A right triangle with integer leg lengths is called cool if the number of square units in its area is equal to five times the number of units in the sum of the lengths of its legs. What is the sum of all the different possible areas of cool right triangles?

Let the legs of the right triangle be a and b. The area of the triangle is (1/2)*a*b and the sum of the lengths of the legs is a+b.

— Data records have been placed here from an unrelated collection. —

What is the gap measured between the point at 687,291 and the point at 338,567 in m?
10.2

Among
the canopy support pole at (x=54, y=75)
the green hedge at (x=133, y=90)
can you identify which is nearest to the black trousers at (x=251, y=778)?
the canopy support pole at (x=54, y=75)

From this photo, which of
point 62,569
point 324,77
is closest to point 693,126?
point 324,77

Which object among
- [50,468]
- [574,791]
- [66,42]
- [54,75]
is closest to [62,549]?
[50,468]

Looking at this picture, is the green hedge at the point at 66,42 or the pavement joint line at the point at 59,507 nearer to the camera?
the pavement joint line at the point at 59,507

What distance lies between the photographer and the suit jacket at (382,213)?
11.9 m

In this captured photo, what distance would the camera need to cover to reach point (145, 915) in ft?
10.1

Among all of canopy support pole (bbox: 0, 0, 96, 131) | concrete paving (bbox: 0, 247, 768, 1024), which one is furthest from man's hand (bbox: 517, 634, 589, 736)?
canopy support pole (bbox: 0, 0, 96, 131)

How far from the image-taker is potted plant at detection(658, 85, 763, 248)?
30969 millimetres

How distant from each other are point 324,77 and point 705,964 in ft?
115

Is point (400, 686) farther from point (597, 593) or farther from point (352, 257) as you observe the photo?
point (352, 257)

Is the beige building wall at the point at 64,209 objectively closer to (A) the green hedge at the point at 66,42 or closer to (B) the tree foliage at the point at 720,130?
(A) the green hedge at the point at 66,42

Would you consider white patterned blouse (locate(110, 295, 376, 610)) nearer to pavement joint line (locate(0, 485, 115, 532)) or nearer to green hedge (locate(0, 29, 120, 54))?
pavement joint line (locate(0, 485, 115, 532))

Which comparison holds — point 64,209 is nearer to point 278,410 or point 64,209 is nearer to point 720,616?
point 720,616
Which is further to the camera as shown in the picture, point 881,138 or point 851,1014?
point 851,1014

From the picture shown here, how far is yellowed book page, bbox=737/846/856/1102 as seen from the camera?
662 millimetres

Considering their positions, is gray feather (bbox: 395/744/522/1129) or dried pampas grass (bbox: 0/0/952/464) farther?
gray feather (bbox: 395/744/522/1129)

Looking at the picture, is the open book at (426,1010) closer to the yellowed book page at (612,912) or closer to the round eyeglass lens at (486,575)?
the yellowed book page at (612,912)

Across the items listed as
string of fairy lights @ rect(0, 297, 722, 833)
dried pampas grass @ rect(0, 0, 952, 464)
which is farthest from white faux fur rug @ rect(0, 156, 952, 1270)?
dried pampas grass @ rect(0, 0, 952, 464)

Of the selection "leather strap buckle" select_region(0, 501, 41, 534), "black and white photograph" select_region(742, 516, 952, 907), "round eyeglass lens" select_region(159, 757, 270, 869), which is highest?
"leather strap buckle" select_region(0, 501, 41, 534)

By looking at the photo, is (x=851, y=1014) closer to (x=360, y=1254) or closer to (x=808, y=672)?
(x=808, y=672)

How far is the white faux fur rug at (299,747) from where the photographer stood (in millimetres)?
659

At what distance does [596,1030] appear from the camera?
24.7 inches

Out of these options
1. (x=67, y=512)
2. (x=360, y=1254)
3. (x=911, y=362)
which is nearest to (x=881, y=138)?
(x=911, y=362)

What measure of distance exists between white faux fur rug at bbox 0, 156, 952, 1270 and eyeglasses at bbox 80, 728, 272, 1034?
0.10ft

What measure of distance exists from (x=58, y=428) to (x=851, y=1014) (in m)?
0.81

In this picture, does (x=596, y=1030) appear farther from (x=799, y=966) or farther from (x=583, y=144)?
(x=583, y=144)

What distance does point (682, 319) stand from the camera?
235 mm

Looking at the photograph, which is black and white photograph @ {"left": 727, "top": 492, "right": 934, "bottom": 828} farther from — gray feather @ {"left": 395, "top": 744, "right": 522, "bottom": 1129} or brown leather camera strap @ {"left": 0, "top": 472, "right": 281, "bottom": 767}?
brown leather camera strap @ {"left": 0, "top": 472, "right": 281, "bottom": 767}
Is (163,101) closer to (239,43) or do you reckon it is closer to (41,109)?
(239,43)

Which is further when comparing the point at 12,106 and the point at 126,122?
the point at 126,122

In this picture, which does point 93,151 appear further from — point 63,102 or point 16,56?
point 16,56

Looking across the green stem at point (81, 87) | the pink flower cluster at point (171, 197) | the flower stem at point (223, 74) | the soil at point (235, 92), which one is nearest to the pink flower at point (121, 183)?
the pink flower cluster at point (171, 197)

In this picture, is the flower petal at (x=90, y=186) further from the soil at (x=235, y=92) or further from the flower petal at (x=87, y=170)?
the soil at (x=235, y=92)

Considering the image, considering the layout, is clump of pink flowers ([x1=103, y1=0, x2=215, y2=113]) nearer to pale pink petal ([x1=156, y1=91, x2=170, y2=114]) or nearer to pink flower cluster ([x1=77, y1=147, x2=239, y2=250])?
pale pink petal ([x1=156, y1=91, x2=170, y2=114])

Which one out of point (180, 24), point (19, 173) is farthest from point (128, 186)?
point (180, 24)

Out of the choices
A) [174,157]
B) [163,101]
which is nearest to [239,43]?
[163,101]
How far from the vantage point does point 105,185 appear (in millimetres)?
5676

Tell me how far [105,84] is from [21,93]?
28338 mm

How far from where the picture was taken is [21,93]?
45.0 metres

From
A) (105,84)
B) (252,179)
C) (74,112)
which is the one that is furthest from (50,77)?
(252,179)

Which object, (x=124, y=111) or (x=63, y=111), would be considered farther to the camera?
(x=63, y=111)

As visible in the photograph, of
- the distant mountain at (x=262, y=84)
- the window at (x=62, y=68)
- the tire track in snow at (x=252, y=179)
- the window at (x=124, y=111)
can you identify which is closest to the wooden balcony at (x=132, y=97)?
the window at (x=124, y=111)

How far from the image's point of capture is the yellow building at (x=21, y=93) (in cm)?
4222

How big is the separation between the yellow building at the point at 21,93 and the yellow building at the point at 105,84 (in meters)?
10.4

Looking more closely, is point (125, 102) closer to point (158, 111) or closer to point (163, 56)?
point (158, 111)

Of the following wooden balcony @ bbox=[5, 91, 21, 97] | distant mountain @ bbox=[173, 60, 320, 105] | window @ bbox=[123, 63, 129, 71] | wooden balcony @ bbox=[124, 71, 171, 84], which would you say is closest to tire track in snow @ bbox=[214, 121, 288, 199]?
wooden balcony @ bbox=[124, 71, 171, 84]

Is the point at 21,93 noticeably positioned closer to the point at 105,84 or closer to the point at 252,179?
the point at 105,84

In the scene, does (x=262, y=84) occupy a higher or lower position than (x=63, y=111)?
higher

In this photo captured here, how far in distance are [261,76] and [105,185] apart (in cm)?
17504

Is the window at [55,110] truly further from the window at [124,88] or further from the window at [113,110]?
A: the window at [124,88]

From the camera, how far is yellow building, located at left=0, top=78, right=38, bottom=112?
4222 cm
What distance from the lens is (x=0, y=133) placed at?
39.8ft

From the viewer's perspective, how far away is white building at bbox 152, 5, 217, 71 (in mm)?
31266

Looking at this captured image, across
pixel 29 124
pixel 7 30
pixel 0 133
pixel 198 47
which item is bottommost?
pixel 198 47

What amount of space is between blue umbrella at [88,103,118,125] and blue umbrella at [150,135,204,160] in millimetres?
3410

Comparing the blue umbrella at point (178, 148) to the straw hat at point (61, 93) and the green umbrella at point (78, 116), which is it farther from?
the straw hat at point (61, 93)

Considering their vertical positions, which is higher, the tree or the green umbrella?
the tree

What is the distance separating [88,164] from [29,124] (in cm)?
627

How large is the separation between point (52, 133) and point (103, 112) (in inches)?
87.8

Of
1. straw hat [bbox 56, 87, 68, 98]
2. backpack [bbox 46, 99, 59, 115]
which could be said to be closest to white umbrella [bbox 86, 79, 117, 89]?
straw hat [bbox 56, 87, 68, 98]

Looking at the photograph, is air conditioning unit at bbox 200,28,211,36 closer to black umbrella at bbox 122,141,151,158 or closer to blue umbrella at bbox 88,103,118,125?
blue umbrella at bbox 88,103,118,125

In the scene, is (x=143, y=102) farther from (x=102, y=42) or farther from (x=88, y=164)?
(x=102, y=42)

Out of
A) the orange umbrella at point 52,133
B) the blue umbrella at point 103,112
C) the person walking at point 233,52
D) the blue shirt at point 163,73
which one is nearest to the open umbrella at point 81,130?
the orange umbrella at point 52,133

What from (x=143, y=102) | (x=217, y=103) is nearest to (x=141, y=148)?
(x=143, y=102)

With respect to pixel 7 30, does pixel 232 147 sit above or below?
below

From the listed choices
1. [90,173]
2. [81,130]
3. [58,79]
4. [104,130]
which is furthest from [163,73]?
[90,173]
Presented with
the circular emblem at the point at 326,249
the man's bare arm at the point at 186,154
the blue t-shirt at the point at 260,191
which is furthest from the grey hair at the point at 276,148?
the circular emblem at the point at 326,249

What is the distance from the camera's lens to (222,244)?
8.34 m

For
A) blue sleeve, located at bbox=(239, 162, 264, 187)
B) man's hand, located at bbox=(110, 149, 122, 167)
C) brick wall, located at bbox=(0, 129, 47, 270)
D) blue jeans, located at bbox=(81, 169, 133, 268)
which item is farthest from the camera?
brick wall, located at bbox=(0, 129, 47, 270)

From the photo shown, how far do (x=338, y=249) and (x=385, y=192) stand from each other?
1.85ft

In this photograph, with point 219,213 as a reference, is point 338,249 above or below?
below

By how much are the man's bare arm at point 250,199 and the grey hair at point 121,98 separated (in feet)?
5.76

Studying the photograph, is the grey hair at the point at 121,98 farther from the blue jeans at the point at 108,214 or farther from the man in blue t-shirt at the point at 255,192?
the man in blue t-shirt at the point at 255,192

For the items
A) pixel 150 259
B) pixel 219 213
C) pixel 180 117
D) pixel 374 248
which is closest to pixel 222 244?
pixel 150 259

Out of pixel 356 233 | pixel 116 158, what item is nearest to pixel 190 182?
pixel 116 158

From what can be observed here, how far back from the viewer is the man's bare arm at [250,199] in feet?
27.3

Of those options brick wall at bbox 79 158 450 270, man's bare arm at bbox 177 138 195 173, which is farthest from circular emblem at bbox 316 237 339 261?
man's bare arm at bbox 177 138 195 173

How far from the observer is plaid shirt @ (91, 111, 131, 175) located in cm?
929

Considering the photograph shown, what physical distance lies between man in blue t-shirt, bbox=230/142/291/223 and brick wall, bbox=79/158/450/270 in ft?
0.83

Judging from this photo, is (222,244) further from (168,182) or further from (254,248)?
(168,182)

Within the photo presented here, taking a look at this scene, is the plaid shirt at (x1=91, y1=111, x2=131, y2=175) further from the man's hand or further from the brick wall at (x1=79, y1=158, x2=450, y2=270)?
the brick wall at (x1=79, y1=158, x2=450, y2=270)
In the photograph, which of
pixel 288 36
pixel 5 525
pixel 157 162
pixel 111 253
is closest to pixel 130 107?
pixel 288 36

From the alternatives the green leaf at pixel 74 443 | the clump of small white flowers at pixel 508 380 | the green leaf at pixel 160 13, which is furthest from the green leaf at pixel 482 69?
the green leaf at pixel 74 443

According to the given condition, the area is equal to 5 times the sum of the lengths of the legs:
(1/2)*a*b = 5*(a+b)
a*b = 10*(a+b)

Expanding the right side:
a*b = 10a + 10b

Rearranging terms:
a*b - 10a - 10b = 0
a*b - 10a - 10b + 100 = 100
(a-10)(b-10) = 100

Now we need to find all the pairs of integers whose difference is 10 and product is 100:
(1,100), (2,50), (4,25), (5,20), (10,10)

Therefore, the possible values of a and b are (11,110), (12,60), (14,35), (15,30), (20,20).

The possible areas of the cool right triangles are:
(1/2)*11*110 = 605
(1/2)*12*60 = 360
(1/2)*14*35 = 245
(1/2)*15*30 = 225
(1/2)*20*20 = 200

The sum of all possible areas is 605 + 360 + 245 + 225 + 200 = 1635.

Therefore, the sum of all the different possible areas of cool right triangles is 1635.